> [What is asked]
Copy each of the following items word for word, keeping every line unchanged.

--- Begin Dataset records ---

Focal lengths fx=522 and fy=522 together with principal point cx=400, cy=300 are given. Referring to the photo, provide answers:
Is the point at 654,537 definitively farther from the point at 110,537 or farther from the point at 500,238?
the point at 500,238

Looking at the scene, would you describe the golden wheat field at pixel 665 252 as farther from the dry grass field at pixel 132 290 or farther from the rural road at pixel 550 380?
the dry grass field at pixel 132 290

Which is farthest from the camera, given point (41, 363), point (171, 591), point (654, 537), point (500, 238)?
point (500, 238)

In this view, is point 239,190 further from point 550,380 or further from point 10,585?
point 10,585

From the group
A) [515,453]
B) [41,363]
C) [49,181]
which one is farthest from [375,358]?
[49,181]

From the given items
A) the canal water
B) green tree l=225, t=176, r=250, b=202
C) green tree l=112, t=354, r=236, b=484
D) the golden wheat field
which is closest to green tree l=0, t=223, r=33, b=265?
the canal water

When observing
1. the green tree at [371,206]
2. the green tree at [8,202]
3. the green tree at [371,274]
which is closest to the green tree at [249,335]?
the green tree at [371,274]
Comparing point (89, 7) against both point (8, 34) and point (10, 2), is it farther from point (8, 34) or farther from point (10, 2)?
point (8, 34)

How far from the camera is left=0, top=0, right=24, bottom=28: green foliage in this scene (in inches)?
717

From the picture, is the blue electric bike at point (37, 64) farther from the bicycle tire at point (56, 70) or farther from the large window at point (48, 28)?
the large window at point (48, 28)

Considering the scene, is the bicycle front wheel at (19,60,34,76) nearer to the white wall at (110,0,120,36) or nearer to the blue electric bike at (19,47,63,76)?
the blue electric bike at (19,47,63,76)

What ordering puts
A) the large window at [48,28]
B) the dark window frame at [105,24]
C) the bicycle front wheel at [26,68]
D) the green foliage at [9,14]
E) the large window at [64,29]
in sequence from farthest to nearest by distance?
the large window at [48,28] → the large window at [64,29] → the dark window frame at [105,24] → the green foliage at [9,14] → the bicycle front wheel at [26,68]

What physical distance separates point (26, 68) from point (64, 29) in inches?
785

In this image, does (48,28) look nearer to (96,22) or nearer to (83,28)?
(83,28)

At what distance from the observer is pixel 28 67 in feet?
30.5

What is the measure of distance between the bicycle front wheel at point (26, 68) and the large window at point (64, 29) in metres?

--- End Dataset records ---

> [Solution for this task]
Focal lengths fx=522 and fy=522 together with principal point cx=400, cy=300 are given. Referring to the photo, provide answers:
Is the point at 654,537 definitively farther from the point at 110,537 or farther from the point at 500,238?
the point at 500,238

Looking at the scene, would you describe the golden wheat field at pixel 665 252 as farther from the dry grass field at pixel 132 290 or farther from the rural road at pixel 550 380?
the dry grass field at pixel 132 290

Which is farthest from the camera, given point (41, 363), point (171, 591), point (654, 537), point (500, 238)?
point (500, 238)

In this view, is point 239,190 further from point 550,380 or further from point 10,585?
point 10,585

From the group
A) [515,453]
B) [41,363]
C) [49,181]
which one is farthest from [375,358]?
[49,181]

From the given items
A) the canal water
B) green tree l=225, t=176, r=250, b=202
C) green tree l=112, t=354, r=236, b=484
D) the golden wheat field
which is closest to green tree l=0, t=223, r=33, b=265?
the canal water

When observing
1. the green tree at [371,206]
2. the green tree at [8,202]
3. the green tree at [371,274]
which is closest to the green tree at [249,335]?
the green tree at [371,274]
Comparing point (89, 7) against both point (8, 34) and point (10, 2), is it farther from point (8, 34) or farther from point (10, 2)?
point (8, 34)

How far from the camera is left=0, top=0, right=24, bottom=28: green foliage in this scene (in inches)?
717

From the picture, is the blue electric bike at point (37, 64) farther from the bicycle tire at point (56, 70) or farther from the large window at point (48, 28)?
the large window at point (48, 28)

Considering the scene, is the bicycle front wheel at (19,60,34,76) nearer to the white wall at (110,0,120,36) or nearer to the blue electric bike at (19,47,63,76)?
the blue electric bike at (19,47,63,76)

What ordering puts
A) the large window at [48,28]
B) the dark window frame at [105,24]
C) the bicycle front wheel at [26,68]
D) the green foliage at [9,14]
E) the large window at [64,29]
in sequence from farthest to nearest by distance?
the large window at [48,28] → the large window at [64,29] → the dark window frame at [105,24] → the green foliage at [9,14] → the bicycle front wheel at [26,68]

What physical distance separates point (26, 68) from point (64, 29) in inches?
785

In this image, does (48,28) look nearer to (96,22) or nearer to (83,28)?
(83,28)

At what distance from the observer is pixel 28 67 in feet?
30.5

What is the measure of distance between the bicycle front wheel at point (26, 68) and the large window at point (64, 29) in metres?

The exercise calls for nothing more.